— Source document —
▼▼▼
Delete Where It Hurts
By Peter Plötner · · 7 min read

For technical founders and senior leaders simplifying the wrong things: how surgical robots got better by deleting parts, but only the parts that touched the patient.
By Peter Plötner. Aerospace engineer and Wayfinder Life Coach. More about Peter →
In 1999, the best surgical robot in the world, the da Vinci, needed four arms working through four holes in a patient. Today its newest version needs one hole, two and a half centimeters wide. What happened in between is not a story about adding technology. It is a story about deleting it, and about being very careful where you delete.
I spent my PhD years inside this exact idea, in a lab at the University of Tokyo, before I understood what it was teaching me.
Steering robots through blood
My research was about steering microrobots through blood vessels. Not with wires or motors. The robot was a tiny magnetic cylinder, small enough to travel where no catheter goes, and we steered it from outside the body with electromagnetic fields. Done right, this could one day carry a tool or a drug deep into vessels that surgery cannot reach.
The standard design for the field generator was brute force: surround the patient with electromagnetic coils. Twelve coils, arranged in pairs around the body, each pair adding control authority. More coils, more control. That was the logic, and on paper it worked.
▲▲▲
— Data under study —
▼▼▼
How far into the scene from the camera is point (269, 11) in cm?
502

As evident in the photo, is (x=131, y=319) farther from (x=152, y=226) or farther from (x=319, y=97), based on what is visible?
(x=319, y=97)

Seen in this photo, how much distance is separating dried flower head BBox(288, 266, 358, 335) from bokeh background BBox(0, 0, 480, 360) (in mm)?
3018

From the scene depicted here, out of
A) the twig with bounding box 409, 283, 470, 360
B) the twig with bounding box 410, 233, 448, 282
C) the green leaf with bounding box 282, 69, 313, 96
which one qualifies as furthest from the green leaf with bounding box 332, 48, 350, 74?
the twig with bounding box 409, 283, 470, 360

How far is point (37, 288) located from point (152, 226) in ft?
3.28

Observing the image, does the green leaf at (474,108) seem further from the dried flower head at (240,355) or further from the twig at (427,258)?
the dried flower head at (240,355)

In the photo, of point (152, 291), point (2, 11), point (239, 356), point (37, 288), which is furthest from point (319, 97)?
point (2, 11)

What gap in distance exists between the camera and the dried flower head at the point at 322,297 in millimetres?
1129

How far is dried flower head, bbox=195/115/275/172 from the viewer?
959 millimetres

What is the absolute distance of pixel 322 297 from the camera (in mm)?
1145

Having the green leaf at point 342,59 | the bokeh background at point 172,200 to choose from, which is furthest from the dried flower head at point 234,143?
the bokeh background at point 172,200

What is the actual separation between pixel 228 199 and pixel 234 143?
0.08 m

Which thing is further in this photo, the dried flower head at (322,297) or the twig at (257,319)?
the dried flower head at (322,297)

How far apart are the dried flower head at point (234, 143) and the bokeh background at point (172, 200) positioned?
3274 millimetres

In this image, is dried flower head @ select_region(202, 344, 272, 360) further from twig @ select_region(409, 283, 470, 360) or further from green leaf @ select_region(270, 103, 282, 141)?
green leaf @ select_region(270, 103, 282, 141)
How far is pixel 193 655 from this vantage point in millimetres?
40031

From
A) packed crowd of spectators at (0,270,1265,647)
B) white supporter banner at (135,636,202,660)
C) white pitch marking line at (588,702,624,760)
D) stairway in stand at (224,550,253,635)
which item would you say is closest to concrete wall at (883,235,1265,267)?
▲▲▲
— What you will do —
- 1) Return the stretch of the article on surgical robots from "For technical founders" through "was teaching me.", copied word for word.
- 2) According to the article on surgical robots, how many coils did the standard field generator design use?
- 3) Using the article on surgical robots, explain in one to three sentences why the standard field generator design surrounded the patient with so many coils.

— Exercise answers —
- 1)
For technical founders and senior leaders simplifying the wrong things: how surgical robots got better by deleting parts, but only the parts that touched the patient.
By Peter Plötner. Aerospace engineer and Wayfinder Life Coach. More about Peter →
In 1999, the best surgical robot in the world, the da Vinci, needed four arms working through four holes in a patient. Today its newest version needs one hole, two and a half centimeters wide. What happened in between is not a story about adding technology. It is a story about deleting it, and about being very careful where you delete.
I spent my PhD years inside this exact idea, in a lab at the University of Tokyo, before I understood what it was teaching me.

- 2) Twelve coils, arranged in pairs around the body.

- 3) Each pair of coils added control authority, so more coils meant more control. That was the logic behind the twelve-coil design, and on paper it worked.